Recounting her PhD and masters degree in Islamic studies, Vierra explained: "I fought to bridge the gap and prevent Westerners from damagingly stereotyping Saudis, to defend and help the world relate to and humanise Islam.
"I fought to defend this country to the world, I fought to invest in this country. And yet, here I am.
"The judge's ruling destroyed us. Zaina overheard the lawyers telling me that one of the reasons she was ruled to be removed from my custody was her being fluent in English - and not speaking Arabic well.
"She ran into my room hysterical, clinging to me and protesting that she DOES speak Arabic!!!
"For 73 minutes she clung to me, counting from one to 10 in Arabic on repeat while crying."
Vierra went on to detail how her daughter had started wetting the bed, having nightmares, and crying every time she leaves the room.
"For the last year throughout this massive injustice of a legal battle - I have found myself at rock bottom, only to find myself being forced beneath whatever waste is under those rocks at the bottom of it all," she said.
"Facing my abusers in search of justice while still they get immunity in a court of law - they commit crime after crime and walk away unscathed.
"What is my crime? Doing a handstand? Not being Saudi? Not covering my body while I was on vacation in the United States of America?
"This judge's ruling deems the majority of the billions of people in the world unfit to parent a child.
"The judge's ruling is far from sharia law that would protect my rights as her mother to be with my young child until she reaches the age of maturity, it's far from international treaties that have been signed and ratified by Saudi Arabia (CRC & CEDAW) vowing to protect children from abusive environments and me from discrimination under the law.

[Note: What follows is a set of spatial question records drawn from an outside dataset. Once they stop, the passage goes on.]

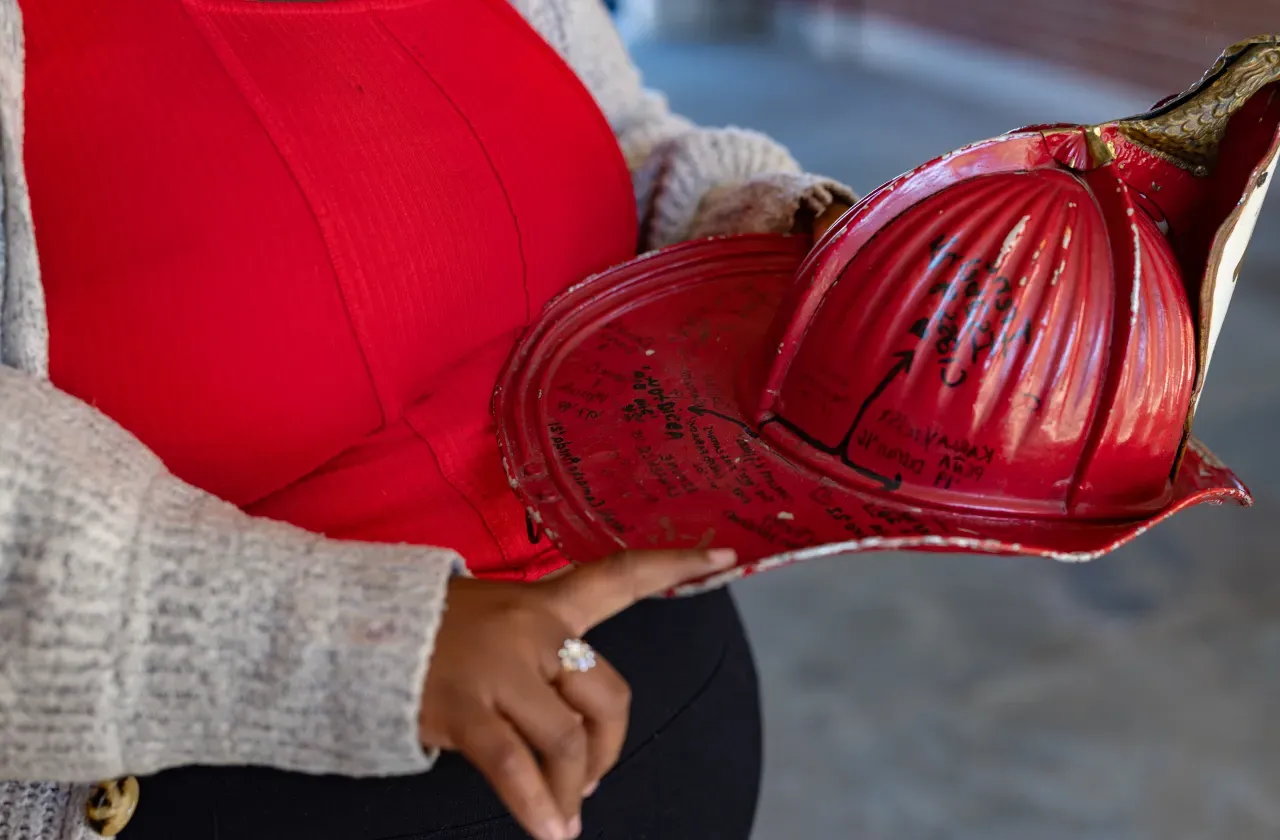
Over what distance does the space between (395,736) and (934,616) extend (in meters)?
1.26

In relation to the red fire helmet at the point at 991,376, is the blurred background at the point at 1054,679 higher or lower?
lower

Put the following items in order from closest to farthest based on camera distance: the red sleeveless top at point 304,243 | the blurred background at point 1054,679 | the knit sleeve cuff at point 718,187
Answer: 1. the red sleeveless top at point 304,243
2. the knit sleeve cuff at point 718,187
3. the blurred background at point 1054,679

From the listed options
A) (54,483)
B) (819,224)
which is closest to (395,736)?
(54,483)

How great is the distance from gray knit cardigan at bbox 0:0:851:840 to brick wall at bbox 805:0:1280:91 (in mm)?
2315

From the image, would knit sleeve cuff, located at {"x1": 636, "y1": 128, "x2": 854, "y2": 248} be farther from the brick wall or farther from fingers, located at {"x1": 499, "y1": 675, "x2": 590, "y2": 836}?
the brick wall

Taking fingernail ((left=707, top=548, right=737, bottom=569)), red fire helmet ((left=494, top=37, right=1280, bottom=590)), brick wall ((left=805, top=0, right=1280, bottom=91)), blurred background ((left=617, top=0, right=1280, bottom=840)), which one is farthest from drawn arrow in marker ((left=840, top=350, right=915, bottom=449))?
brick wall ((left=805, top=0, right=1280, bottom=91))

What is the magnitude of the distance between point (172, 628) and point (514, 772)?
129mm

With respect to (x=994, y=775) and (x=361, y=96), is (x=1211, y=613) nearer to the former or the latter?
(x=994, y=775)

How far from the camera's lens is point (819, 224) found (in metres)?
0.62

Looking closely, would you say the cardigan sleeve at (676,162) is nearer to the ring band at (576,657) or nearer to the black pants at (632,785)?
the black pants at (632,785)

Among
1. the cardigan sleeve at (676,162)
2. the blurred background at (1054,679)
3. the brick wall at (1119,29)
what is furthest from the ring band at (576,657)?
the brick wall at (1119,29)

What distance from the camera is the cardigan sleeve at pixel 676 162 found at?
0.64m

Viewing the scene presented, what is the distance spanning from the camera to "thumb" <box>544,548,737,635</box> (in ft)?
1.25

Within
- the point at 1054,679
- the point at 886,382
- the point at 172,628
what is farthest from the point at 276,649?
the point at 1054,679
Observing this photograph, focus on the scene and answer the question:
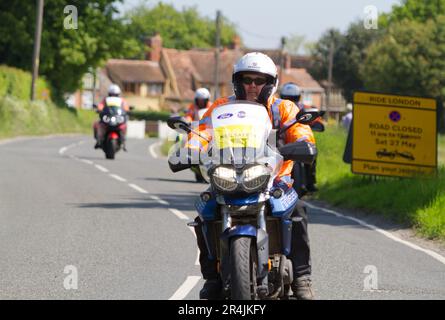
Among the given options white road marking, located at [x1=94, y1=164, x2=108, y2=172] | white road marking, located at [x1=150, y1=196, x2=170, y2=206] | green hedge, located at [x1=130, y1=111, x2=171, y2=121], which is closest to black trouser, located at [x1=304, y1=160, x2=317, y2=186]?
white road marking, located at [x1=150, y1=196, x2=170, y2=206]

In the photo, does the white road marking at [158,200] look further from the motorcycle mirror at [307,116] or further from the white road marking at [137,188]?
the motorcycle mirror at [307,116]

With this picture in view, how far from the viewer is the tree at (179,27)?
178875mm

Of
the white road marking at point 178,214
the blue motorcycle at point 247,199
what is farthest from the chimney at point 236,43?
the blue motorcycle at point 247,199

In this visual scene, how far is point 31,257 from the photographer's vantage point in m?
11.5

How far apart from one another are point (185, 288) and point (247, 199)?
2.13m

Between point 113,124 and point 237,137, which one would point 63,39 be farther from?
point 237,137

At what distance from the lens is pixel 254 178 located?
7.79 m

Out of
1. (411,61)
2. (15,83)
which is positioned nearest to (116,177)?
(15,83)

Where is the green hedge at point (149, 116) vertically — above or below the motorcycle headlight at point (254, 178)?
below

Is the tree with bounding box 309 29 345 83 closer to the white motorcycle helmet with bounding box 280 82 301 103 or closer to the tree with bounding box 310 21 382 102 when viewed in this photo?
the tree with bounding box 310 21 382 102

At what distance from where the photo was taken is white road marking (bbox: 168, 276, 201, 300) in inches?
365

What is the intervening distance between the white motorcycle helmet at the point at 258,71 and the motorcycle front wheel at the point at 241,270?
129 centimetres
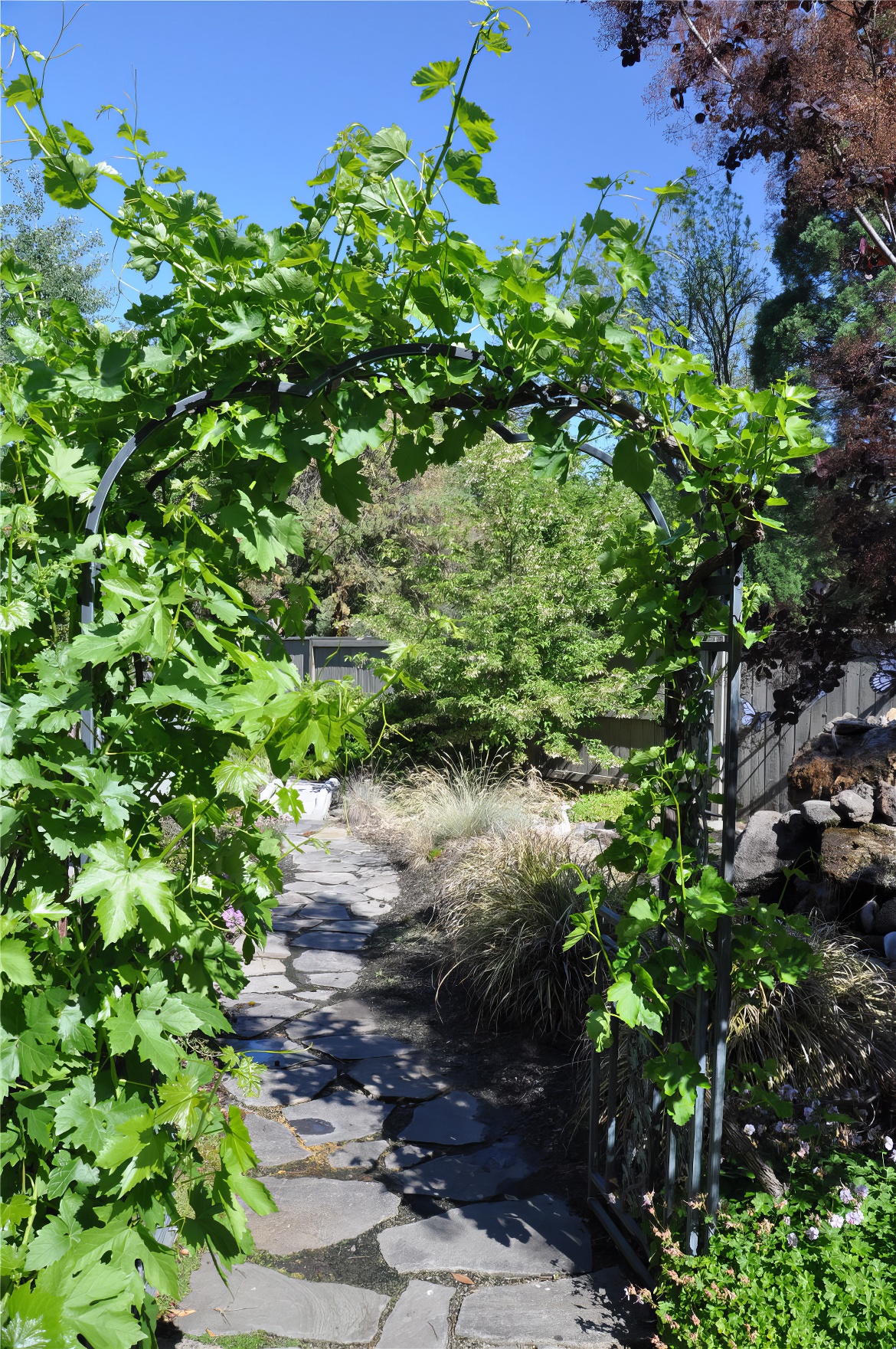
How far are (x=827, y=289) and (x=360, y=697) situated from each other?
1532cm

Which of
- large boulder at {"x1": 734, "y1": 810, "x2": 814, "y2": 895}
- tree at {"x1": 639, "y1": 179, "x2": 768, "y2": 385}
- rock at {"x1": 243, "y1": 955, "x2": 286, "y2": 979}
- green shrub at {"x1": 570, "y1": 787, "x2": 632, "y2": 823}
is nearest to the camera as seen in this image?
large boulder at {"x1": 734, "y1": 810, "x2": 814, "y2": 895}

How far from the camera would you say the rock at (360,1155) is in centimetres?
304

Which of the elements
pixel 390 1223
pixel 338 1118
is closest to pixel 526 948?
pixel 338 1118

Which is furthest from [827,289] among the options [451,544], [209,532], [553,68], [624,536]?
[209,532]

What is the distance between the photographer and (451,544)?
9.13m

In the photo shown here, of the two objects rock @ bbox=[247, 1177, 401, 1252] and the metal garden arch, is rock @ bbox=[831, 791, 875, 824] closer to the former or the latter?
the metal garden arch

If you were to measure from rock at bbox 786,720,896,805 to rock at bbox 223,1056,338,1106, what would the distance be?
2922 mm

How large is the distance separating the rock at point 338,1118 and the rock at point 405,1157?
159 mm

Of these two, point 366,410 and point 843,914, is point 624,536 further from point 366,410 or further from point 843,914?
point 843,914

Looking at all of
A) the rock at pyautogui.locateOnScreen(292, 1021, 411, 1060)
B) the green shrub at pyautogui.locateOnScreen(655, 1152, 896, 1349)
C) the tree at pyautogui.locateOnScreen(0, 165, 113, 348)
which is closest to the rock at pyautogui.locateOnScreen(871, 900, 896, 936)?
the green shrub at pyautogui.locateOnScreen(655, 1152, 896, 1349)

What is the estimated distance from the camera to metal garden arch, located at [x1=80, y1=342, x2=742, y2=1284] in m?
1.77

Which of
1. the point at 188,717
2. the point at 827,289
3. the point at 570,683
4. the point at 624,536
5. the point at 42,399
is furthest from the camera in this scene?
the point at 827,289

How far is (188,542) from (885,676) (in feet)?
12.8

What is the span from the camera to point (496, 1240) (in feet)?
8.52
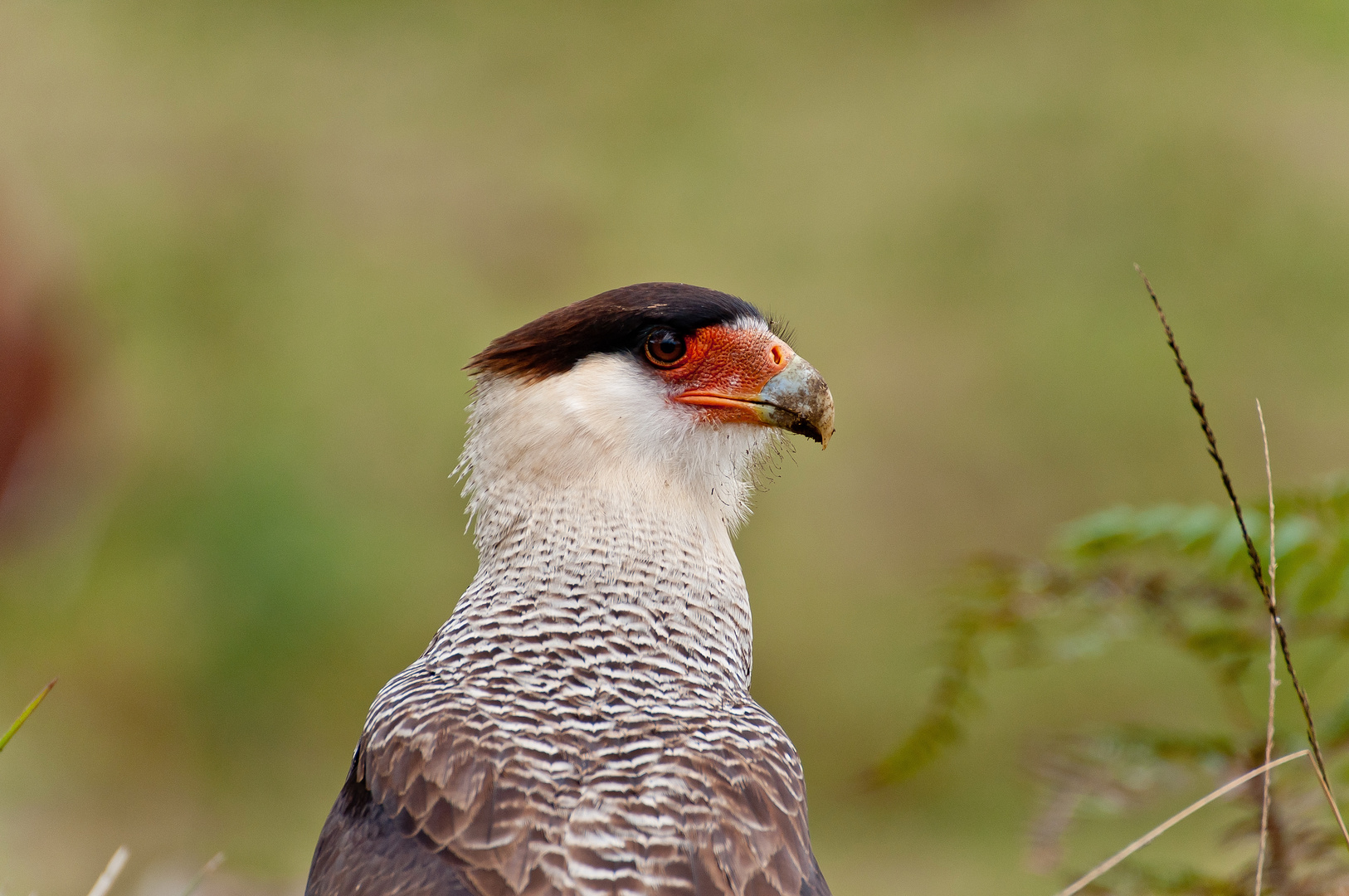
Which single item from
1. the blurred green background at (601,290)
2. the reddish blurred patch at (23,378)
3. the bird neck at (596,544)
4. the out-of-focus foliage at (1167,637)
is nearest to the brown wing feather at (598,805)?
the bird neck at (596,544)

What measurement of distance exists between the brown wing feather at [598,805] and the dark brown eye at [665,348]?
85 cm

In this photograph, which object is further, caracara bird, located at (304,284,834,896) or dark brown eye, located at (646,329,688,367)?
dark brown eye, located at (646,329,688,367)

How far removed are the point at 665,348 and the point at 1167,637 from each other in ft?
6.38

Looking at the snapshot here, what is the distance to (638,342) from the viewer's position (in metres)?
2.82

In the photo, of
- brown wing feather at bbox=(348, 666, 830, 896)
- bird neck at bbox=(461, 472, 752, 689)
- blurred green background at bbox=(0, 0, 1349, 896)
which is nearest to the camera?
brown wing feather at bbox=(348, 666, 830, 896)

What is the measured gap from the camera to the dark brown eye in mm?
2811

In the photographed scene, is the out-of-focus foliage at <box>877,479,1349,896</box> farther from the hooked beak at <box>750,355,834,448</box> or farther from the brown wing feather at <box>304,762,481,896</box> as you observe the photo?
the brown wing feather at <box>304,762,481,896</box>

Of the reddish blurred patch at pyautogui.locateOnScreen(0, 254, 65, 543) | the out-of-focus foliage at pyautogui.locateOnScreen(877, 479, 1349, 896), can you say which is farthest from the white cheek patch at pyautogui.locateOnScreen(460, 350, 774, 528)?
the reddish blurred patch at pyautogui.locateOnScreen(0, 254, 65, 543)

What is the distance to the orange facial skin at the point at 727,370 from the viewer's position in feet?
9.28

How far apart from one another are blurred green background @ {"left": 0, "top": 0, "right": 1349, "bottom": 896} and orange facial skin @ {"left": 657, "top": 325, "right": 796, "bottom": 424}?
167 inches

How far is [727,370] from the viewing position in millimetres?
2850

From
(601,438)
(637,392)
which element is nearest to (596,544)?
(601,438)

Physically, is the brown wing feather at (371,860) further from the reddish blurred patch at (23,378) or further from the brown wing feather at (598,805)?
the reddish blurred patch at (23,378)

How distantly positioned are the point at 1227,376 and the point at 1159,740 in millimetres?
6114
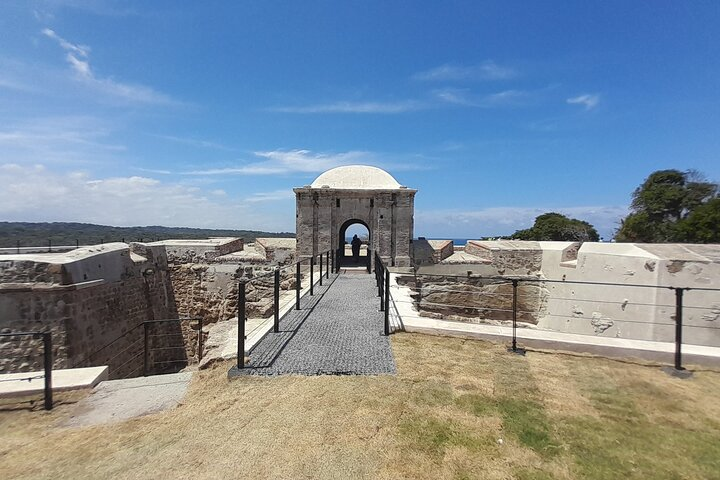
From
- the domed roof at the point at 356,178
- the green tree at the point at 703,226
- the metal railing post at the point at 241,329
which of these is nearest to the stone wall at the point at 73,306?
the metal railing post at the point at 241,329

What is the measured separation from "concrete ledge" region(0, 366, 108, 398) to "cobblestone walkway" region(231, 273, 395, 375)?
5.82 feet

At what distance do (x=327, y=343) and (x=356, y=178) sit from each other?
13.8 meters

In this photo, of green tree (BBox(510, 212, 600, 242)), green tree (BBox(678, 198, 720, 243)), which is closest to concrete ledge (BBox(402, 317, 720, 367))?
green tree (BBox(678, 198, 720, 243))

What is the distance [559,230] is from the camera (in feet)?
125

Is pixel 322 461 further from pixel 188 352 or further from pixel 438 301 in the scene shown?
pixel 188 352

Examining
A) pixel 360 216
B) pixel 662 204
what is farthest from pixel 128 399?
pixel 662 204

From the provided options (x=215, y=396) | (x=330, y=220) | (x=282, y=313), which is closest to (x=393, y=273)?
(x=330, y=220)

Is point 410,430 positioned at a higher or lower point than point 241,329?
lower

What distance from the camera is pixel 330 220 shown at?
17359mm

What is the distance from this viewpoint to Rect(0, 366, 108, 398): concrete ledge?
13.6ft

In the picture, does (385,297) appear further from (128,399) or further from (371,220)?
(371,220)

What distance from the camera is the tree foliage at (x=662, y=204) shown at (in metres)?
29.7

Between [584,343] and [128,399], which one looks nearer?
[128,399]

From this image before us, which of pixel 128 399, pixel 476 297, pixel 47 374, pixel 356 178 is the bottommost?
pixel 476 297
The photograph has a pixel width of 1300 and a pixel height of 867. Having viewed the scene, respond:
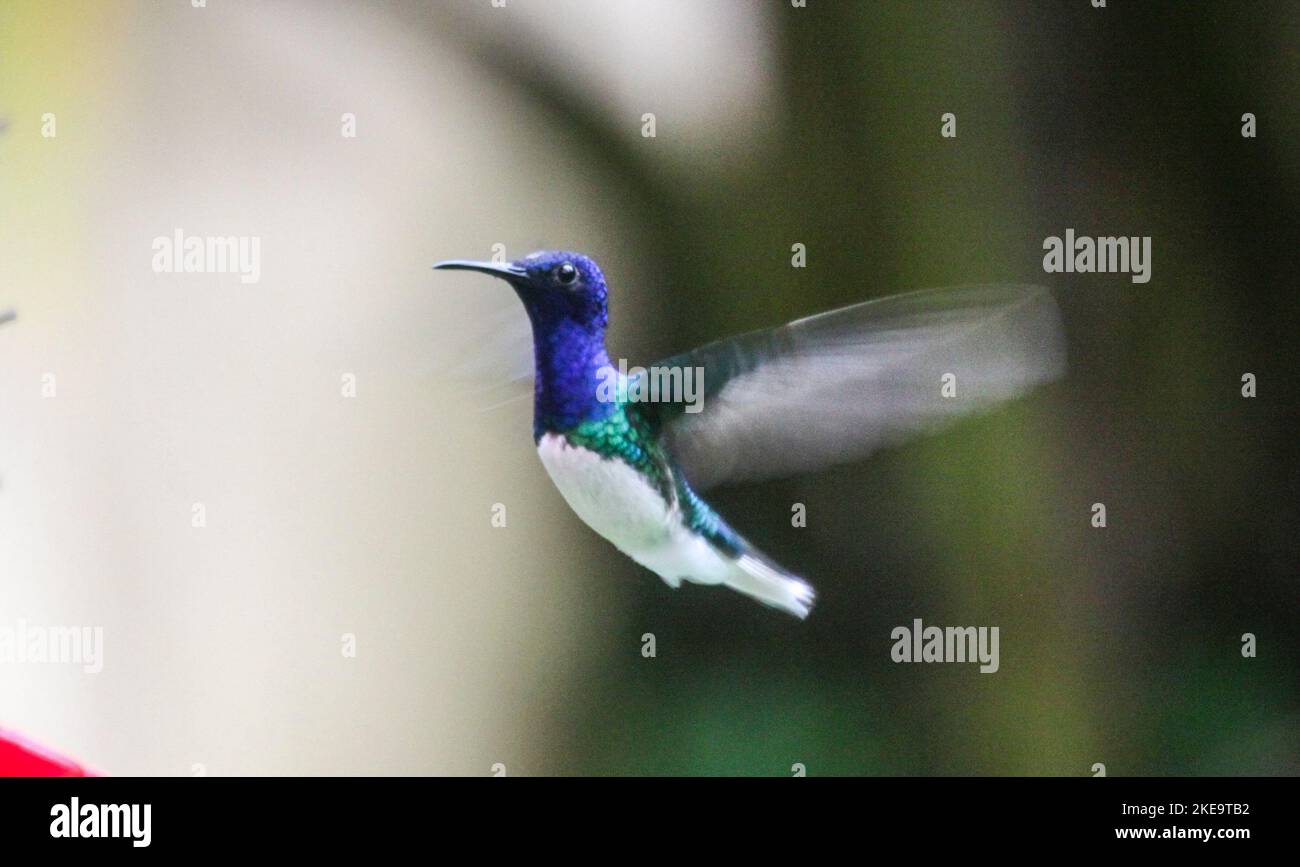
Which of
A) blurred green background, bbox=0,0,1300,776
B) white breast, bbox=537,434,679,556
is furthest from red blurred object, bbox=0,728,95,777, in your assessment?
blurred green background, bbox=0,0,1300,776

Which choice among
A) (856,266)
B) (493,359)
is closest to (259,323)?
(493,359)

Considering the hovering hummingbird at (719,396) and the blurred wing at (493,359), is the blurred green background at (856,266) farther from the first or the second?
the hovering hummingbird at (719,396)

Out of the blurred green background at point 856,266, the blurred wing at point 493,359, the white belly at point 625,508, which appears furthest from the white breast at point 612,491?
the blurred green background at point 856,266

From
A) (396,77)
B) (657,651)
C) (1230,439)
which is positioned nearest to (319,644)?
(657,651)

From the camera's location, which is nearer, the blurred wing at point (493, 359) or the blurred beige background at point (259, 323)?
the blurred wing at point (493, 359)

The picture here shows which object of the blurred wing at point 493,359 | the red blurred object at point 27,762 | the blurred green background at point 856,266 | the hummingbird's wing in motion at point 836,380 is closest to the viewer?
the red blurred object at point 27,762

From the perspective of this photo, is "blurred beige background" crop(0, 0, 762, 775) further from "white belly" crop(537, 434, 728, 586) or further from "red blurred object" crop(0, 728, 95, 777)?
"red blurred object" crop(0, 728, 95, 777)
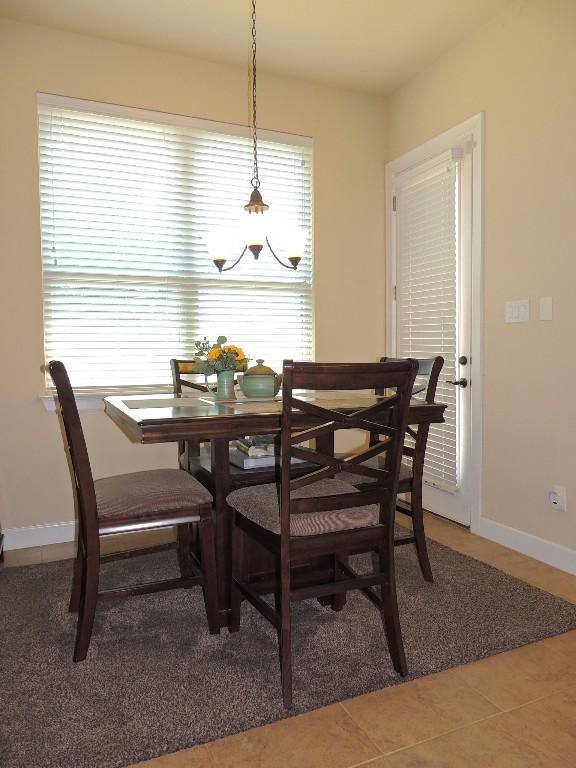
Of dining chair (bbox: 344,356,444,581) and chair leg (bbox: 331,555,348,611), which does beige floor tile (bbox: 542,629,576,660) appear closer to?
dining chair (bbox: 344,356,444,581)

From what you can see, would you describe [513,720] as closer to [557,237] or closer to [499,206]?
[557,237]

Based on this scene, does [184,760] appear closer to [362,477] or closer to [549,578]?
[362,477]

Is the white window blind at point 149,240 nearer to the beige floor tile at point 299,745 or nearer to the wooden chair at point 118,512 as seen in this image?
the wooden chair at point 118,512

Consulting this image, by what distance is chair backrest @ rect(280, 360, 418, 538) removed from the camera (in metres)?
1.62

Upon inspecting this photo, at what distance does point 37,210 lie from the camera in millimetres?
3137

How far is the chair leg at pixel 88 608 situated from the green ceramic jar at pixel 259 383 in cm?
88

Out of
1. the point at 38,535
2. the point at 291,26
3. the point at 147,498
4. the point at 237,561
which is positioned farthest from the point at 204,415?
the point at 291,26

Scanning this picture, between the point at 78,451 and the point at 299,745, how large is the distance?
1.10m

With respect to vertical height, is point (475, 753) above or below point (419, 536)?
below

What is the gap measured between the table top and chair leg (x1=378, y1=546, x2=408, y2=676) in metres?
0.52

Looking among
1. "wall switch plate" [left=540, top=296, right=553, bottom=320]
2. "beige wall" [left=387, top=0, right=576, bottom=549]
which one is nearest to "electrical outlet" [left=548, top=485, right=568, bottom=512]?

"It's far from the vision and direction that this country has vowed to go and I'm at a loss for words.
"Last night, I found out that the Saudi Ministry of Justice has placed me on a 10 year travel ban. 10 years! There's also an arrest warrant out for me because since the custody ruling was issued, Zaina didn't attend visitation sessions.
"I was confused about the change in rulings. Nobody informed me visitation should be ongoing regardless of the change to custody, not a single message or warning from Mawadah, the place that normally facilitated visitation.
"Frankly, I don't have 10 more years of tolerating such injustice and ugliness left in me and frankly, I'm already living in prison.
"Only problem now is, Zaina is now being dragged into this prison with me.
"Zaina deserves better than this.
"Please don't take my sunshine away."
Zaina's American grandparents, Kathi and Myron Vierra, have also spoken of their heartbreak.
Myron said: "Bethany won't give up. Because that's her daughter.
"And it makes perfect sense that she won't give up. We also realise that she may lose her life doing this, or we may never see her again."
US citizens abroad are subject to local laws, and Saudi Arabia operates under strict sharia Islamic law.
Just this month, women in Saudi Arabia were granted the freedom to travel abroad without male permission.
The new rule allows women over the age of 21 to apply for a passport without authorisation as part of sweeping new reforms to liberalise the conservative Islamic kingdom.